_Documentfragment_:
%%

ECLI:NL:RBZWB:2022:3105
Rechtbank Zeeland-West-Brabant
- Eerste aanleg - enkelvoudig
- Rechtspraak.nl
Beëindiging van Ziektewetuitkering en geschiktheid voor arbeid
In deze zaak heeft de Rechtbank Zeeland-West-Brabant op 2 juni 2022 uitspraak gedaan in een geschil tussen een eiser en de Raad van bestuur van het Uitvoeringsinstituut werknemersverzekeringen (UWV). De eiser, die laatstelijk werkzaam was als taxichauffeur, had zijn Ziektewetuitkering (ZW) zien beëindigen per 24 november 2020. Het UWV had dit besluit genomen op basis van een medisch onderzoek, waaruit bleek dat er geen medische belemmeringen meer waren voor het verrichten van arbeid. Eiser had bezwaar gemaakt tegen dit besluit, maar het UWV verklaarde het bezwaar ongegrond.

%%

_Getoonde items_:

%%

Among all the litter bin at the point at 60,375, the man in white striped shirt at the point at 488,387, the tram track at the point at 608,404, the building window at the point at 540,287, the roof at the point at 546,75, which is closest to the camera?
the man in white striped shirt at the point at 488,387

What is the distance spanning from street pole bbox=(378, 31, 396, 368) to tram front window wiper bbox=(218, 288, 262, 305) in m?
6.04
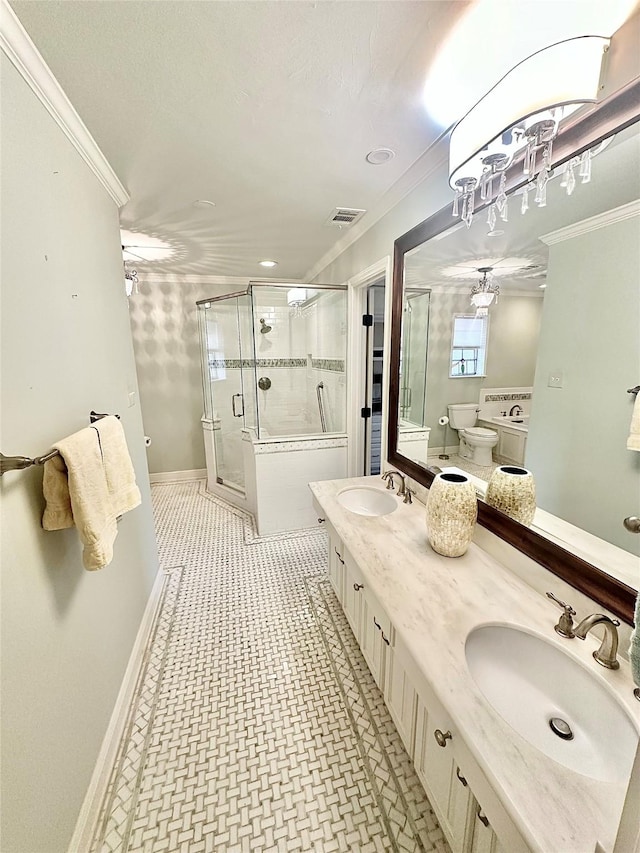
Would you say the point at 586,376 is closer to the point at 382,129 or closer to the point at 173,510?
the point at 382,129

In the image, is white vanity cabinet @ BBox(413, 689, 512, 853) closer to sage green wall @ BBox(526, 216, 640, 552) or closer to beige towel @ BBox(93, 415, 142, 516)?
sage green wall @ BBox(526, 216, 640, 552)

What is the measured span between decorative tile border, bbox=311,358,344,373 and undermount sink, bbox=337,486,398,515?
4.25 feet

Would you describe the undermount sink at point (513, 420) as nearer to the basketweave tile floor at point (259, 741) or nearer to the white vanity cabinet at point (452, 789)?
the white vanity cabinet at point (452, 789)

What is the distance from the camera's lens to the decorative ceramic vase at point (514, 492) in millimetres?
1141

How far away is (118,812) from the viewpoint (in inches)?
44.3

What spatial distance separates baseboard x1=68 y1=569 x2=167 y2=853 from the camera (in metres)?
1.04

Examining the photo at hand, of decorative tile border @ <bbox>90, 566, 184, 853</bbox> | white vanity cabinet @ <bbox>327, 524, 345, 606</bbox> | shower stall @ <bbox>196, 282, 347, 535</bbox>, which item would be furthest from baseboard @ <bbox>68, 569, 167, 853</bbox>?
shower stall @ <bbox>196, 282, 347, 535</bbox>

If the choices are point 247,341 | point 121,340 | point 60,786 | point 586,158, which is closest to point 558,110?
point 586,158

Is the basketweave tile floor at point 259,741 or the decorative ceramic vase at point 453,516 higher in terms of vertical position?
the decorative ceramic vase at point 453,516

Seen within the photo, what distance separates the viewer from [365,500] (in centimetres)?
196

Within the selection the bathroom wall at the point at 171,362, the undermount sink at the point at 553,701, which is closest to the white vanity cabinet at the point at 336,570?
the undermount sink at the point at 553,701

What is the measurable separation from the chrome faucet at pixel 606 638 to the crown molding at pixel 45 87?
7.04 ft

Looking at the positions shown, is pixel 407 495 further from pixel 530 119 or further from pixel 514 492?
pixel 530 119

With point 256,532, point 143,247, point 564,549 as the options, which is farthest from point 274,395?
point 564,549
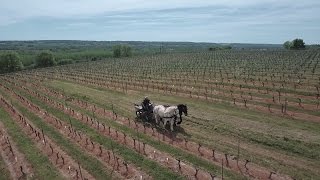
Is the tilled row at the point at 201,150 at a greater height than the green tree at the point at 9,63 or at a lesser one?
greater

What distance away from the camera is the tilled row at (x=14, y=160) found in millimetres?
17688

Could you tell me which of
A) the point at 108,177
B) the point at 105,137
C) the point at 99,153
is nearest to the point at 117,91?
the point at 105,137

%%
%%

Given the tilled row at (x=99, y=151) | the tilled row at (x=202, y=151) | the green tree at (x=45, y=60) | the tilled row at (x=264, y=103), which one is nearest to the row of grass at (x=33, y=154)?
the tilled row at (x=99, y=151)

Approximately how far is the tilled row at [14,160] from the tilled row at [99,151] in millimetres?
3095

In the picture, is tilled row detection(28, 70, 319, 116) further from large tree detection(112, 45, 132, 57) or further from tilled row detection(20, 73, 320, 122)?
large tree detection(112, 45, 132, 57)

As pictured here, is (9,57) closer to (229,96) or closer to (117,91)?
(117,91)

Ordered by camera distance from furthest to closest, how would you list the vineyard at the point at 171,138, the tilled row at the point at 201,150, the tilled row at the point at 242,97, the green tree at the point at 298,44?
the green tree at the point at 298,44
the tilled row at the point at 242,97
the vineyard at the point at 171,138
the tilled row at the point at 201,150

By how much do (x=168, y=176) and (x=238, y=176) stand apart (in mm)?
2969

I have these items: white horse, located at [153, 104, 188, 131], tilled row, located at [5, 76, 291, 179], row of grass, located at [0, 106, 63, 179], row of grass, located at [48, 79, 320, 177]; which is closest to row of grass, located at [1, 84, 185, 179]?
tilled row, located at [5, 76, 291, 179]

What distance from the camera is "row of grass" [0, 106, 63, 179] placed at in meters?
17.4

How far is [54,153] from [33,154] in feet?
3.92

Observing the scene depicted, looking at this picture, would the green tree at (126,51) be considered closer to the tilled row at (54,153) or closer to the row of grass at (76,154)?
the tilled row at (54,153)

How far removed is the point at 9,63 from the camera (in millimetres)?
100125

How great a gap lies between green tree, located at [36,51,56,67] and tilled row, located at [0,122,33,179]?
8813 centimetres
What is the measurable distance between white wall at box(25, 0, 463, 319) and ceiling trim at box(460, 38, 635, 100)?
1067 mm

%%

Per welke datum is volgens het documentfragment de Ziektewetuitkering van de eiser beëindigd?

Per 24 november 2020.